__ACTIONS TO TAKE__
A) In the passage about Valenna, rewrite the section between "Holed up in" and "for theatre costumes.", inclusive, changing "dress store" to "clothing shop".
B) What three things does the passage about Valenna say she did on her birthday?
C) Pick up the passage about Valenna after its last sentence and keep writing.

__EXERCISE PASSAGE__
Holed up in a studio she called an attic, Valenna finally had a place of her own. With her job, she was able to buy “girly stuff,” which included trips to a formal dress store.
“I’d go in there, talk with them and one of the ladies who worked there was a lesbian,” Valenna said. “She was about the closest thing you can get to diversity out there.”
She told the dress store employees that she worked in a playhouse and was looking for theatre costumes.
But, after a while, she couldn’t stand living a lie.
“It was getting to the point of depression, almost suicide, not being able to be your authentic self and having this facade,” she said. “Not because I wasn’t ready but because the world around me, the environment wasn’t ready for such a thing.”
Valenna decided enough was enough. She put on her “poofiest” dress on her birthday, hid a sword for defense and committed “social suicide.”
When people asked, she said, ‘This is how I am. Don’t like it? You know where to find me.”
Over the course of two days, no one came. Valenna mistakenly thought it was acceptance but it turned out no one knew where to find her.
She received backlash from her employer for wearing a skirt and was bullied.
“I wore a pleated skirt, a Cathy skirt, to work because that was the uniform at the time and people would just come gawk at the weird person,” she said. “Unfortunately, it made the store’s sales rise.”
But after Hurricane Katrina, and the suicide of Valenna’s brother in 2010, Valenna’s mother was committed to Bayou Oaks mental facility.
“Harley was a strange kid for me when he was growing up but now since he’s given me a name that I can call him now, which is Lonness, I love the name,” Jenny Kiser said in a phone interview. “I think it was thought out very well.”
According to Valenna, “Lonness” is Irish and is old Gaelic, which means elegant. Valenna is Gaelic for “to transform.”
Jenny Kiser spent a few years in the mental health facility and is undergoing diversity training at a a local Gay Straight Alliance club at the community college in Houma, Louisiana.
“It’s been a long journey for me,” Jenny Kiser said. “I have read three books on this and I’m fixing to read another book he’s sent me,” she said. “I’m just loving my gift, it’s priceless.”
Valenna sends her books to read and study, with the most recent being “Where’s My Book? A Guide for Transgender and Gender Non-Conforming Youth, Their Parents and Everyone Else” by Linda Gromko, PhD. Valenna is also a contributing author with her chapter on page 243.

__DATASET CONTENT__

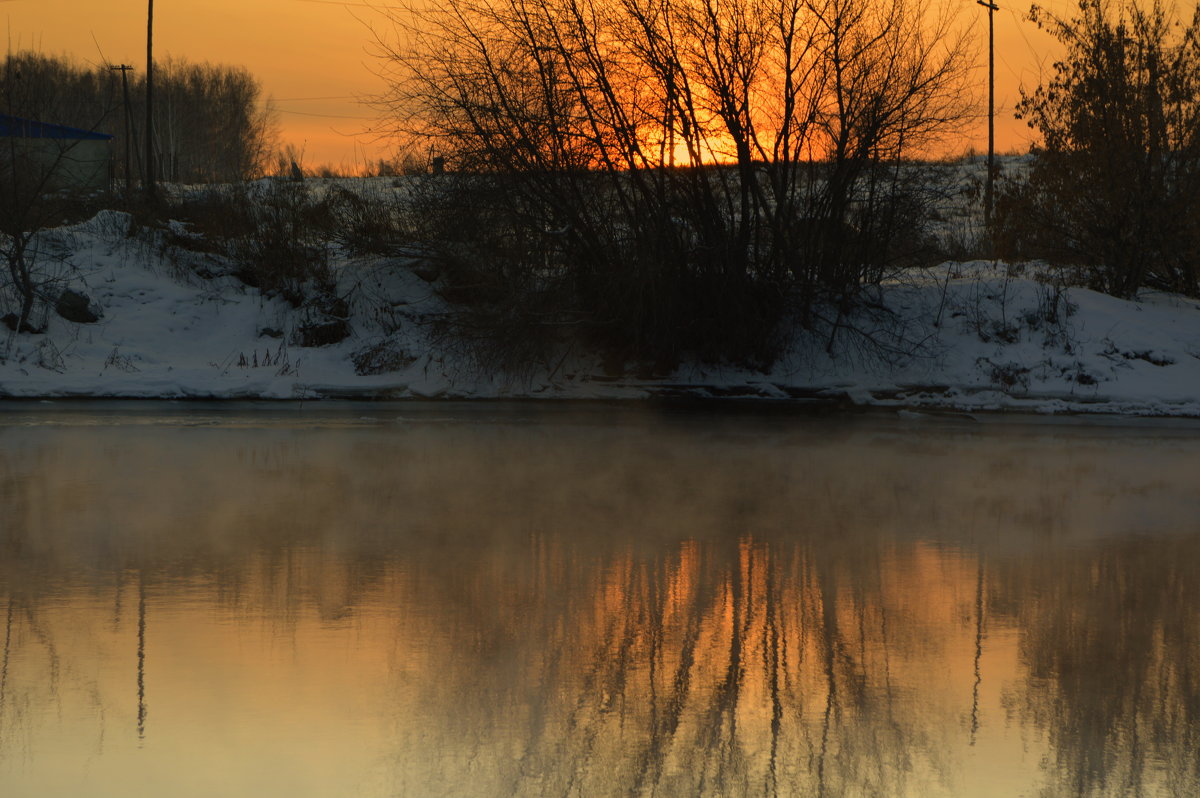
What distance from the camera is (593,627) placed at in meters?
6.07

__ANSWERS BY ITEM NUMBER__
A)
Holed up in a studio she called an attic, Valenna finally had a place of her own. With her job, she was able to buy “girly stuff,” which included trips to a formal clothing shop.
“I’d go in there, talk with them and one of the ladies who worked there was a lesbian,” Valenna said. “She was about the closest thing you can get to diversity out there.”
She told the clothing shop employees that she worked in a playhouse and was looking for theatre costumes.

B) She put on her "poofiest" dress, hid a sword for defense, and committed "social suicide."

C)
After the outburst with her mother, Valenna moved to Seattle with her wife and friend.
“Seattle kept coming up,” she said about her search for transgender communities.
Car-less, jobless and out $7,000 from moving costs, Valenna, her wife and a friend moved to Des Moines.
“Day three — I’m going to go to Capitol Hill! This is what I read about,” she said, referring to the Seattle neighborhood known for its LGBTQ inclusion. “But I saw one drag queen. Where’s all the trans people?”
Valenna was told Capitol Hill was the “gay neighborhood” and that she “might want to go further south.”
After much research, she found the Gender Alliance of the South Sound, which is based at the Rainbow Center in Tacoma. Valenna said they were extremely accommodating — asking if she needed therapy, hormones, something to drink or eat. It was the start of Valenna’s activism in the transgender community, where she’s still making waves.
Since her time in the northwest, she’s helped friend and current vice president Amy Colbert create Amy’s Out House for homeless transgender people. Valenna started her own house in the Renton area called the Candy House, and she’s helped the group through positions such as events/social coordinator, vice president and is now the president of the Gender Alliance of the South Sound, which has satellite groups in Olympia and Bremerton.
As the Fairy Godmother, she takes women on small shopping sprees, hosts roller skate nights and has restructured the Gender Alliance of the South Sound to be a social group instead of just a support group.